── DATA SECTION ──

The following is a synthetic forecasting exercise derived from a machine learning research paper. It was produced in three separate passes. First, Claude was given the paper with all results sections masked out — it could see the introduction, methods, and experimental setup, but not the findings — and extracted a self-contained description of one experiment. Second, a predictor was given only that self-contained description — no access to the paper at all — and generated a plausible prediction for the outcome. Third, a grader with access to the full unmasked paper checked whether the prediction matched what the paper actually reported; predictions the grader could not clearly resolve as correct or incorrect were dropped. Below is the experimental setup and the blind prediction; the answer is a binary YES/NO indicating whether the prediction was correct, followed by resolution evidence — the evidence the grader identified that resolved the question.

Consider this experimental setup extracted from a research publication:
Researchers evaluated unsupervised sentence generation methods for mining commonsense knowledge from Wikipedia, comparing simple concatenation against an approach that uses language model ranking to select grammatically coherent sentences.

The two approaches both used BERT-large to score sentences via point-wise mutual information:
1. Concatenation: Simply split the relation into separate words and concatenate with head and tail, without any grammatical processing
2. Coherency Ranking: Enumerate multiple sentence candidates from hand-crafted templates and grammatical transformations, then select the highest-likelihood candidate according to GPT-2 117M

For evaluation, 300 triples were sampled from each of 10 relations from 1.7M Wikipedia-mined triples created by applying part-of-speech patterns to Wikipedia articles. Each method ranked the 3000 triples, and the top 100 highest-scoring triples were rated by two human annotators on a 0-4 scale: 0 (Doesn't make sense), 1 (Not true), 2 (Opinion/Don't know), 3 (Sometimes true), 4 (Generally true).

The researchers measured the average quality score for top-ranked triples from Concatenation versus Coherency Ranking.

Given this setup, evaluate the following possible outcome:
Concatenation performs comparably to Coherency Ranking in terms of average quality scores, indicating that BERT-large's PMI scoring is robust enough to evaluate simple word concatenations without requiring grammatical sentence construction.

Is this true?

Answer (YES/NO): YES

───

__WHAT TO DO__: Copy all of the data exactly.

__RESULT BELOW__:
The following is a synthetic forecasting exercise derived from a machine learning research paper. It was produced in three separate passes. First, Claude was given the paper with all results sections masked out — it could see the introduction, methods, and experimental setup, but not the findings — and extracted a self-contained description of one experiment. Second, a predictor was given only that self-contained description — no access to the paper at all — and generated a plausible prediction for the outcome. Third, a grader with access to the full unmasked paper checked whether the prediction matched what the paper actually reported; predictions the grader could not clearly resolve as correct or incorrect were dropped. Below is the experimental setup and the blind prediction; the answer is a binary YES/NO indicating whether the prediction was correct, followed by resolution evidence — the evidence the grader identified that resolved the question.

Consider this experimental setup extracted from a research publication:
Researchers evaluated unsupervised sentence generation methods for mining commonsense knowledge from Wikipedia, comparing simple concatenation against an approach that uses language model ranking to select grammatically coherent sentences.

The two approaches both used BERT-large to score sentences via point-wise mutual information:
1. Concatenation: Simply split the relation into separate words and concatenate with head and tail, without any grammatical processing
2. Coherency Ranking: Enumerate multiple sentence candidates from hand-crafted templates and grammatical transformations, then select the highest-likelihood candidate according to GPT-2 117M

For evaluation, 300 triples were sampled from each of 10 relations from 1.7M Wikipedia-mined triples created by applying part-of-speech patterns to Wikipedia articles. Each method ranked the 3000 triples, and the top 100 highest-scoring triples were rated by two human annotators on a 0-4 scale: 0 (Doesn't make sense), 1 (Not true), 2 (Opinion/Don't know), 3 (Sometimes true), 4 (Generally true).

The researchers measured the average quality score for top-ranked triples from Concatenation versus Coherency Ranking.

Given this setup, evaluate the following possible outcome:
Concatenation performs comparably to Coherency Ranking in terms of average quality scores, indicating that BERT-large's PMI scoring is robust enough to evaluate simple word concatenations without requiring grammatical sentence construction.

Is this true?

Answer (YES/NO): YES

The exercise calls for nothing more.